Saturday, April 20, 2013

I Just Don't Know


I hadn't cried all week.  Until I saw this:


This undated photo shows Lingzi Lu in Boston.


I've pored over the info for the anthro program at BU--it's still on my short list for grad school applications this fall.  Ms Lu was busy doing something that I aspire to...She was lovely, and intelligent, and loved, and she died needlessly and senselessly.


Right at the end of class on Monday, someone peeked at their phone and exclaimed in horror: "There was a suicide bomber at the Boston Marathon!"  Honestly, it really didn't even register.  It didn't make any sense.  Right at that moment, class was ending, we were finishing up the class evaluation forms, having half a conversation with my team about meeting up for our final project, and half a conversation about a friend's PhD defense that day, and rushing out the door, and it didn't even properly sink in until I got outside and had a chance to check my phone.  Wait!  Doesn't my knitting buddy work in downtown Boston?  Was it al Qaida?  The only reason for a bomb at the marathon would be to kill as many people as possible.  Oh god.

Of course I looked at Facebook first, reputable news source that it is, and happily, it was a holiday and everyone I knew was far away from the marathon course.  Then it was just a matter of repeatedly checking the news sites as I sat on the bus on the way home until I could get home in front of the TV and find out what had happened.  Noone really knew anything.

A little boy who liked baseball and riding his bike.  A woman who went to the marathon to photograph her best friend's boyfriend crossing the finish line.  A grad student who had achieved her dream of coming to America to study.  All three gone.

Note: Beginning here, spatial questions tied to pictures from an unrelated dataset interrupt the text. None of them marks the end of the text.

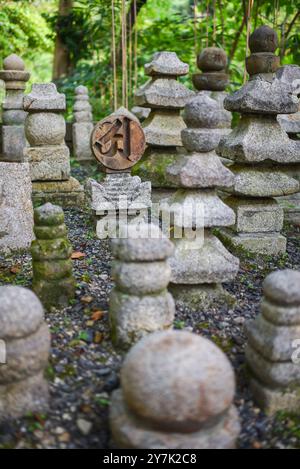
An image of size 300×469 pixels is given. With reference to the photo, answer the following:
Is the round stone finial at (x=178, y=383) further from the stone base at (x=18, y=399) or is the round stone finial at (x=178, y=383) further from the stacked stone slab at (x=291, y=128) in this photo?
the stacked stone slab at (x=291, y=128)

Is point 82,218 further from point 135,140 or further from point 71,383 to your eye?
point 71,383

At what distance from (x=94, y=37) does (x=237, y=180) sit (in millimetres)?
7137

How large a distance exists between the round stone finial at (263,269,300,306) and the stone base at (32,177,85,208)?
11.2 ft

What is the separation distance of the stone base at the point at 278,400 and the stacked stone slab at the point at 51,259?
141 cm

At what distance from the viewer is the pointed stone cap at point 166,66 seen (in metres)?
5.63

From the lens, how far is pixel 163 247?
288 cm

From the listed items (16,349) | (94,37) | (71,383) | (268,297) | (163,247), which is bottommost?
(71,383)

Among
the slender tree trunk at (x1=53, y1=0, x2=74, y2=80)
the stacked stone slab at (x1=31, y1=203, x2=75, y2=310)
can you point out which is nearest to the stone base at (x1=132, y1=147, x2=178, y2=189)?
the stacked stone slab at (x1=31, y1=203, x2=75, y2=310)

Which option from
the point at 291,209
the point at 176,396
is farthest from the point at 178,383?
the point at 291,209

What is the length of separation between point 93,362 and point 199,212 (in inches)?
47.0

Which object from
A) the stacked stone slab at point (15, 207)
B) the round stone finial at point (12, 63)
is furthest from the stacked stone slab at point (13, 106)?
the stacked stone slab at point (15, 207)

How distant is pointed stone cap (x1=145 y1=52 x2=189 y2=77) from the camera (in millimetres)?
5629

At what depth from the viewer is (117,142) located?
493cm
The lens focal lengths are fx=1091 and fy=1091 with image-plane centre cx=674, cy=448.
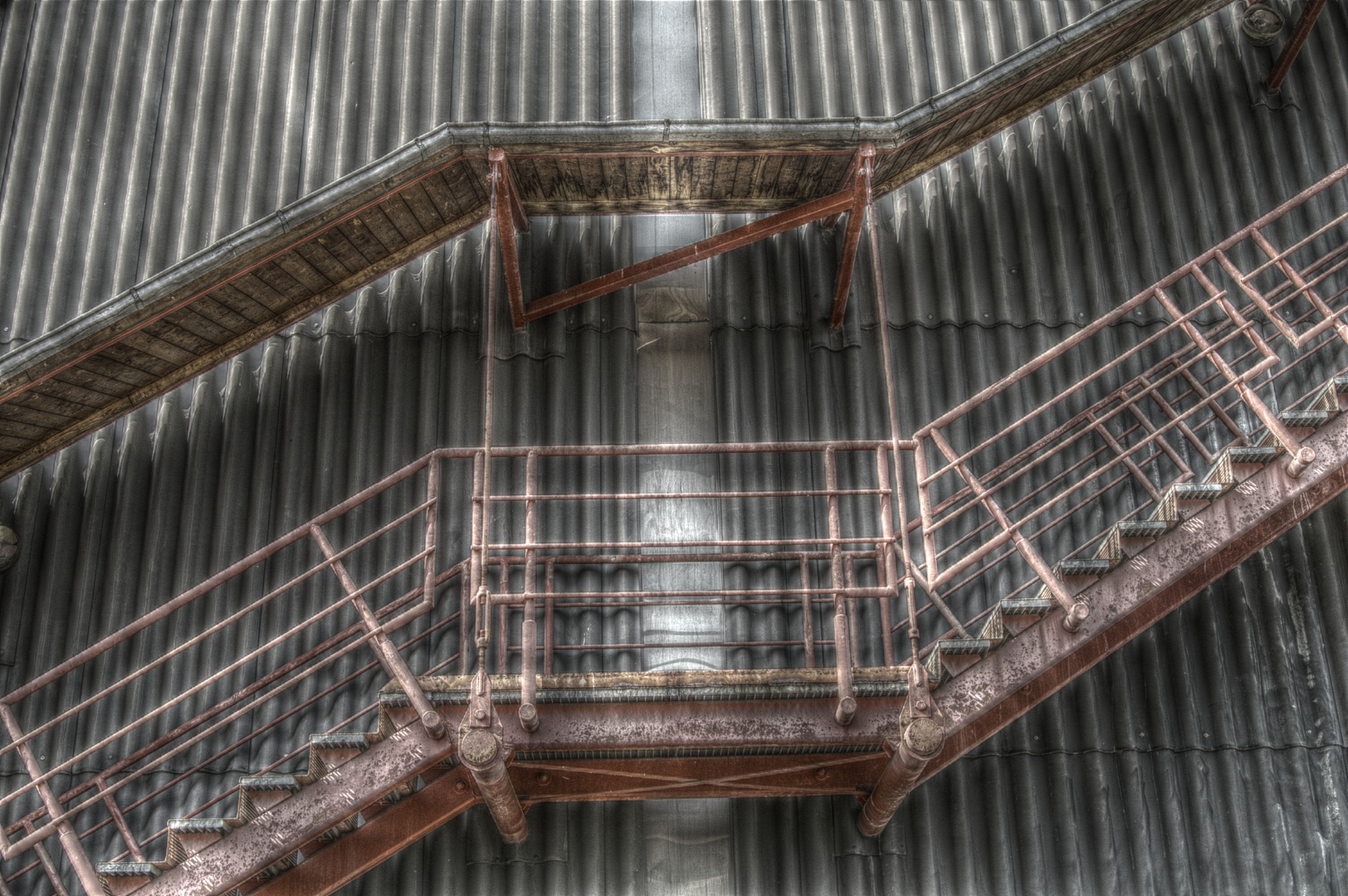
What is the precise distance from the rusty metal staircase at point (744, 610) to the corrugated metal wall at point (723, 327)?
0.63 metres

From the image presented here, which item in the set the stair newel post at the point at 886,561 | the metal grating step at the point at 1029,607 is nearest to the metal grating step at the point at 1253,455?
the metal grating step at the point at 1029,607

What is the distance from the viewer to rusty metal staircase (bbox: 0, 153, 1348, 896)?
7320 millimetres

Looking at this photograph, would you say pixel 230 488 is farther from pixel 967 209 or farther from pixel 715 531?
pixel 967 209

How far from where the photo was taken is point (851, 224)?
9.68 meters

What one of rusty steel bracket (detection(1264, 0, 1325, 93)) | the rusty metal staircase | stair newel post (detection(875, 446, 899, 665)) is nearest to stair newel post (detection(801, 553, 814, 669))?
the rusty metal staircase

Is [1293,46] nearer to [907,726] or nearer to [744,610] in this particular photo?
[744,610]

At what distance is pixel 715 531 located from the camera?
383 inches

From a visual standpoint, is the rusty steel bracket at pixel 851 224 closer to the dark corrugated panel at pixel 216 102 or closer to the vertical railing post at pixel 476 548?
the dark corrugated panel at pixel 216 102

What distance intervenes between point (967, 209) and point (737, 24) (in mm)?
3126

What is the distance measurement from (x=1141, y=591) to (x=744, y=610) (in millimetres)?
3275

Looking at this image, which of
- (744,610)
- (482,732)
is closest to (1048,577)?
(744,610)

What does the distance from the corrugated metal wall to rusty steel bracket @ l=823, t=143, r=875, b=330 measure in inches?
11.6

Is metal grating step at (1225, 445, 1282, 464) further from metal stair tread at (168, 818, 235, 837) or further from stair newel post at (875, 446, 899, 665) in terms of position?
metal stair tread at (168, 818, 235, 837)

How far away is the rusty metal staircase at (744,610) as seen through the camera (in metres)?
7.32
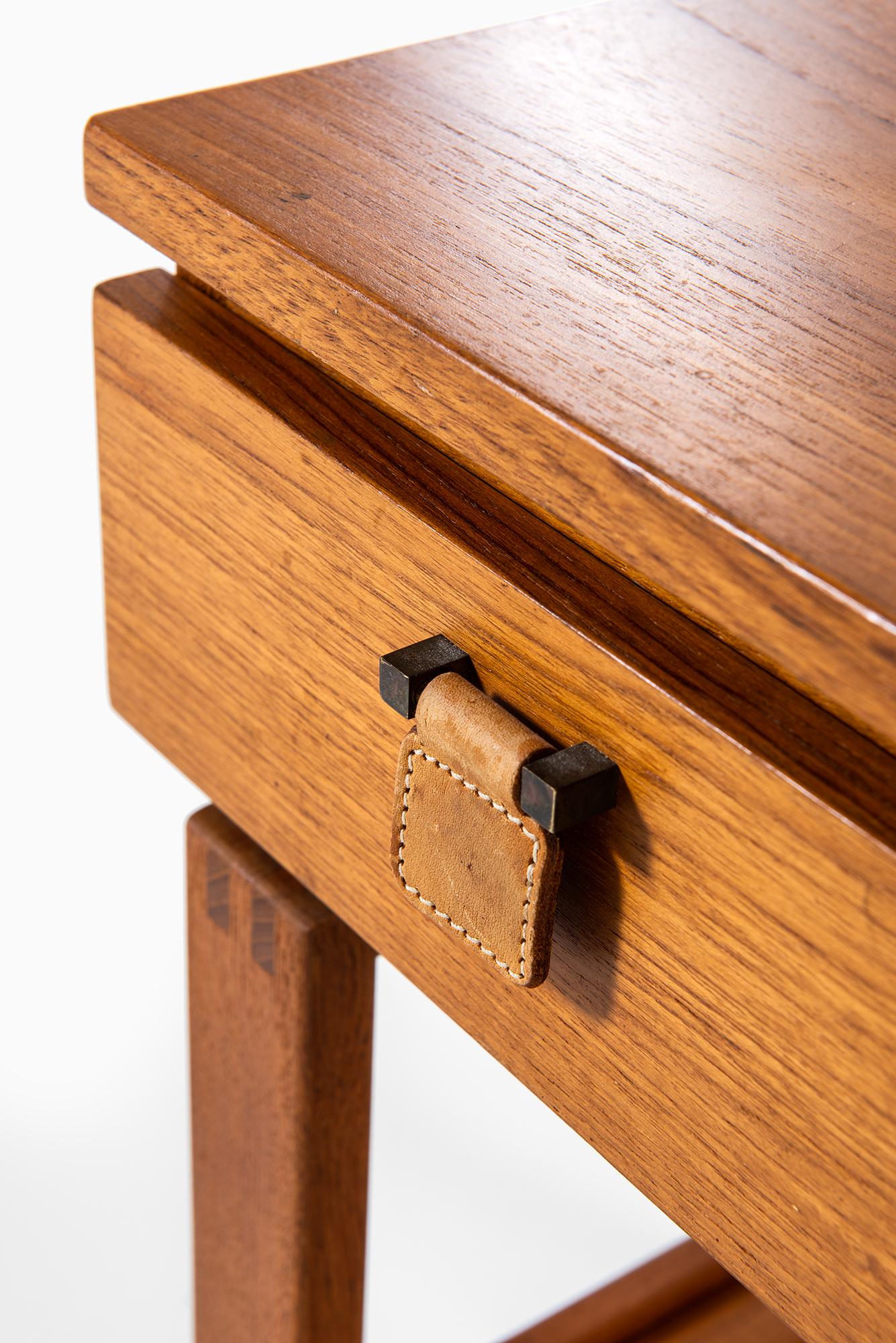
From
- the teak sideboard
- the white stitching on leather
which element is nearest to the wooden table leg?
the teak sideboard

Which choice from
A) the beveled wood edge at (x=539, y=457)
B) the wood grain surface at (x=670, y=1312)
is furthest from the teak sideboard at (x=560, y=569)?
the wood grain surface at (x=670, y=1312)

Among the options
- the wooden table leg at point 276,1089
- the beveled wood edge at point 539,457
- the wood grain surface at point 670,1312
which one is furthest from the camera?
the wood grain surface at point 670,1312

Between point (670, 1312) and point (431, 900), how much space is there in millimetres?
544

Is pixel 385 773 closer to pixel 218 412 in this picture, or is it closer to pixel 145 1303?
pixel 218 412

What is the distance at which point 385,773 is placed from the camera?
0.46m

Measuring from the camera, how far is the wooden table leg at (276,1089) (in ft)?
1.90

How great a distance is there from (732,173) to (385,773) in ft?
0.62

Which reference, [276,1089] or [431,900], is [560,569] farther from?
[276,1089]

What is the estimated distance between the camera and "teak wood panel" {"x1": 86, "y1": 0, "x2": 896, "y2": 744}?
1.14ft

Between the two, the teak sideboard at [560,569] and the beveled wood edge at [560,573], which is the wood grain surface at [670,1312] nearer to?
the teak sideboard at [560,569]

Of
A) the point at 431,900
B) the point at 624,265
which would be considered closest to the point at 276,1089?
the point at 431,900

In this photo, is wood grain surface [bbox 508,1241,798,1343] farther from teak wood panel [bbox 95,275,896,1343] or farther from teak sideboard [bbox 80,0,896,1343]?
teak wood panel [bbox 95,275,896,1343]

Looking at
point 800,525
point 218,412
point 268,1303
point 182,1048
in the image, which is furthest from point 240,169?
point 182,1048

Three dead, 140+ injured, and all was confusion.  Noone seemed to really know what was going on, nor who might be responsible.  I watched the BBC America coverage, since the BBC at least tries to keep the ridiculous speculation and inane commentary to a minimum. CNN should be ashamed of themselves for their coverage of this incident, but that's probably a different blog post.  (A quick example of CNN's crack reporting: "We see a dog. It is barking. It could be a K9 unit. We don't know. It is a dog."  Yeah.  That's a Pulitzer right there.)

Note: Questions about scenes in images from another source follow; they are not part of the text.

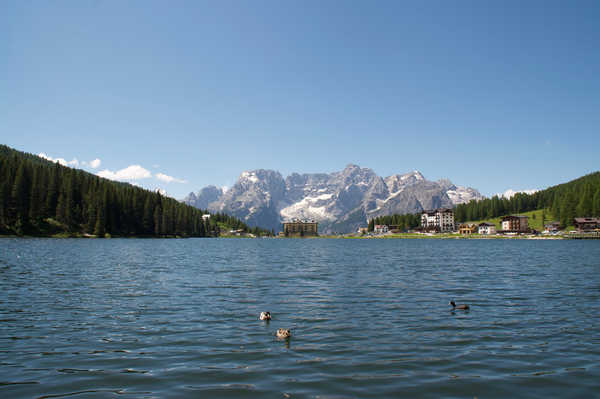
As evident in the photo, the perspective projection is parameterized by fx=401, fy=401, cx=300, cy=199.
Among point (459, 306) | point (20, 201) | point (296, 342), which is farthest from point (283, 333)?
point (20, 201)

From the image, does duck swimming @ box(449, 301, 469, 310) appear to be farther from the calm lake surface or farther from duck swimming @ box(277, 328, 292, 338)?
duck swimming @ box(277, 328, 292, 338)

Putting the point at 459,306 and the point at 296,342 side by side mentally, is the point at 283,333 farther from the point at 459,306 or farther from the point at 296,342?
the point at 459,306

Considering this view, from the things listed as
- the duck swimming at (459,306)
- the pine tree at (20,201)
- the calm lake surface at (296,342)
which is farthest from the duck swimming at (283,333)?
the pine tree at (20,201)

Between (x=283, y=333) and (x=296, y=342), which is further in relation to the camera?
(x=283, y=333)

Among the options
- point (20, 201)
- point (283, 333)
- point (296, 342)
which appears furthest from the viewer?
point (20, 201)

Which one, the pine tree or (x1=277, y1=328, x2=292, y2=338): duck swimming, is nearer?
(x1=277, y1=328, x2=292, y2=338): duck swimming

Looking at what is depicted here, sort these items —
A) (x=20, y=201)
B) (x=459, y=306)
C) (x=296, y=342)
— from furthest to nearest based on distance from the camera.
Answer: (x=20, y=201)
(x=459, y=306)
(x=296, y=342)

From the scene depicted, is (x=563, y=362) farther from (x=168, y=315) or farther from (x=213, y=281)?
(x=213, y=281)

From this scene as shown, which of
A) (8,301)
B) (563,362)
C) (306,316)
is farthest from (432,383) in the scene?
(8,301)

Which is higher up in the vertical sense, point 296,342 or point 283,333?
point 283,333

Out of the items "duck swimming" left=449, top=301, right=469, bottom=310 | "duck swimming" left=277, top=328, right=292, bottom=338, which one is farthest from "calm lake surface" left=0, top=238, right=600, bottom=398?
"duck swimming" left=449, top=301, right=469, bottom=310

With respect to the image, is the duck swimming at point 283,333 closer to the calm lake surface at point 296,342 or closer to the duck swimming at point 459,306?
the calm lake surface at point 296,342

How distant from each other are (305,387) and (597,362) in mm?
13365

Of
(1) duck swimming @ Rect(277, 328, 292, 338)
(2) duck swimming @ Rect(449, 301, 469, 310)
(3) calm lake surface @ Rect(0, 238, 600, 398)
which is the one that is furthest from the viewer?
(2) duck swimming @ Rect(449, 301, 469, 310)
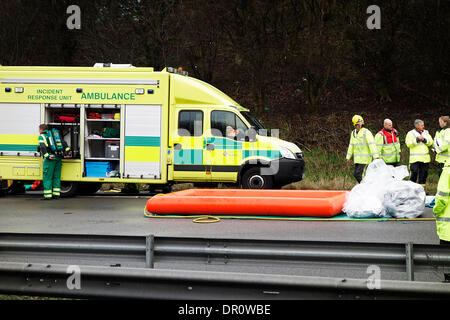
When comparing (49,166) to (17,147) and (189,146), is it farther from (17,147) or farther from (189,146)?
(189,146)

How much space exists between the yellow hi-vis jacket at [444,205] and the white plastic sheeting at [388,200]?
472 cm

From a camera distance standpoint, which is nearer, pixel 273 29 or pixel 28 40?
pixel 273 29


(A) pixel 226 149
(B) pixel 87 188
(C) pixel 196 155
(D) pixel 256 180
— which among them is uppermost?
(A) pixel 226 149

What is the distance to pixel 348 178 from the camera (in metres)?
17.7

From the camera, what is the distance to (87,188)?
16500mm

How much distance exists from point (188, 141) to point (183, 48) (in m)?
10.2

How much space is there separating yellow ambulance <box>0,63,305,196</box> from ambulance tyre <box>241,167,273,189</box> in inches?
1.0

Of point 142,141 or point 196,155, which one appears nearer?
point 196,155

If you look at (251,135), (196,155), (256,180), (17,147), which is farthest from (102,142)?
(256,180)

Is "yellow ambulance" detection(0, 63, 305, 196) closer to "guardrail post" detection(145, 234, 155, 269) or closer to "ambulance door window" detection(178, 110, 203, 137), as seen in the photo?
"ambulance door window" detection(178, 110, 203, 137)

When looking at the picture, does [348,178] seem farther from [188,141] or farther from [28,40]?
[28,40]

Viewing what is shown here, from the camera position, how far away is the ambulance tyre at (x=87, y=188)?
16297 mm

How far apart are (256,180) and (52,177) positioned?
5268 millimetres

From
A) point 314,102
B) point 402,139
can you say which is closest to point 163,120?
point 402,139
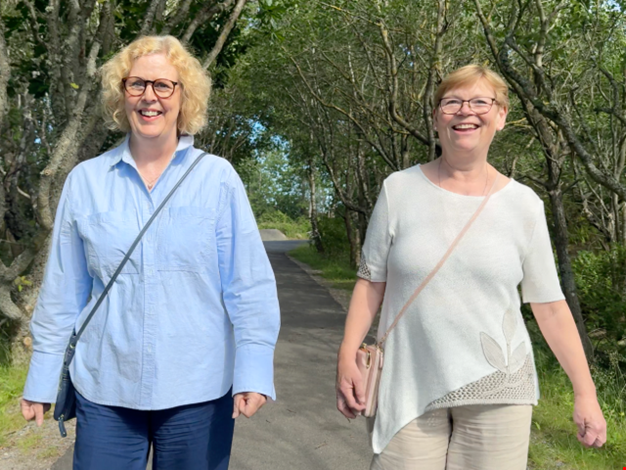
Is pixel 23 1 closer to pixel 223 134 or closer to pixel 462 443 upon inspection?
pixel 462 443

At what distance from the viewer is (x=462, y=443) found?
2350 mm

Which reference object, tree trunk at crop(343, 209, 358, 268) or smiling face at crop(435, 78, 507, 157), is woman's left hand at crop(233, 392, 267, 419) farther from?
tree trunk at crop(343, 209, 358, 268)

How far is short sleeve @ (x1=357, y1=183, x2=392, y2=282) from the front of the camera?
8.11 feet

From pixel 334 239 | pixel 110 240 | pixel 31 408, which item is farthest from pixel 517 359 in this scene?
pixel 334 239

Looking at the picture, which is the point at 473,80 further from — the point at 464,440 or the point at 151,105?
the point at 464,440

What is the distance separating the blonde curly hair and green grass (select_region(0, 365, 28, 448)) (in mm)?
3368

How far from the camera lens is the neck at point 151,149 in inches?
96.2

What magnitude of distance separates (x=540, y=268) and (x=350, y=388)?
0.77m

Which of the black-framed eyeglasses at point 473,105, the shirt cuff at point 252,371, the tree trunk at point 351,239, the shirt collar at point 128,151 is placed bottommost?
the tree trunk at point 351,239

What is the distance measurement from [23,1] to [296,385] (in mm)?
4628

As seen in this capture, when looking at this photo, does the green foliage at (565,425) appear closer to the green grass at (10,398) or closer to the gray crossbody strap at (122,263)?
the gray crossbody strap at (122,263)

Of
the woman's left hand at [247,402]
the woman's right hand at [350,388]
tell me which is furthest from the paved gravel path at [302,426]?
the woman's left hand at [247,402]

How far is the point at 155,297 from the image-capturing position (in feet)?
7.47

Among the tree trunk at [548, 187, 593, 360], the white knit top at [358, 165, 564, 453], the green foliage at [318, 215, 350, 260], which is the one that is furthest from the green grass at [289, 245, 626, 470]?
the green foliage at [318, 215, 350, 260]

I don't even know what to think...I think I just want to know why.  Not why in an existential, philosophical sense, but what on earth was the supposed 'reasoning' behind these two brothers going completely off the rails, holding a major East Coast city virtually hostage, murdering a police officer sitting harmlessly in his squad car, and terrifying a neighborhood for hours.  What.  The.  Hell. 

It's going to be completely nuts, and completely fucked up.  It already is, but I can deal with that.  If they thought they wanted to join a terrorist organization and that something like this would impress the head honcho so they could get their al Qaida decoder rings, fine.  If they were in the throes of folie a deux, fine.  If they had daddy issues, or were mad because they never got to date the head cheerleader, or thought that we were all infidels who deserved what we got, fine, fine, fine.  Because we are never going to really understand this. 

I wish I had something awesome to say, some profound insight or inspirational quote that would bring this whole thing around to some form of closure.  Then we could all be okay with it, and there'd be rainbows and dancing puppies and everything would be as okay as it could be after such a terrible tragedy.

But I can't.  This is how things are now.  This is the way things are going to be for the rest of our lives.  And when I ask why, it's not a "Why do bad things happen to good people?" kind of question, it's a lot more like I want 5 minutes in a room with this kid so I can grab him by the lapels and shout in his face: "What the fuck is your problem, you little shit?"

Right now, until we can figure out what has actually happened, the only thing I can think of is to make sure we don't jump to any conclusions or make any assumptions that we know what went down, or who was involved, or what their connections might have been, until we actually have some real information.  I made that mistake last night, posting a rumor about a possible arrest, and my only excuse is that it was five in the morning after a long night of watching the news and pondering the situation, and the improbable seemed like a possibility.  It was just dumb.  And I am just waiting for the assumptions to begin, for people to decide that a particular religious belief had anything to do with anything, when we still just do not know.

I don't have any answers.  I don't expect to anytime soon. We can make our donations to charities helping the survivors, and fill up the blood banks if you're able to donate...And don't forget to tell your favorite people how much you love them, every day.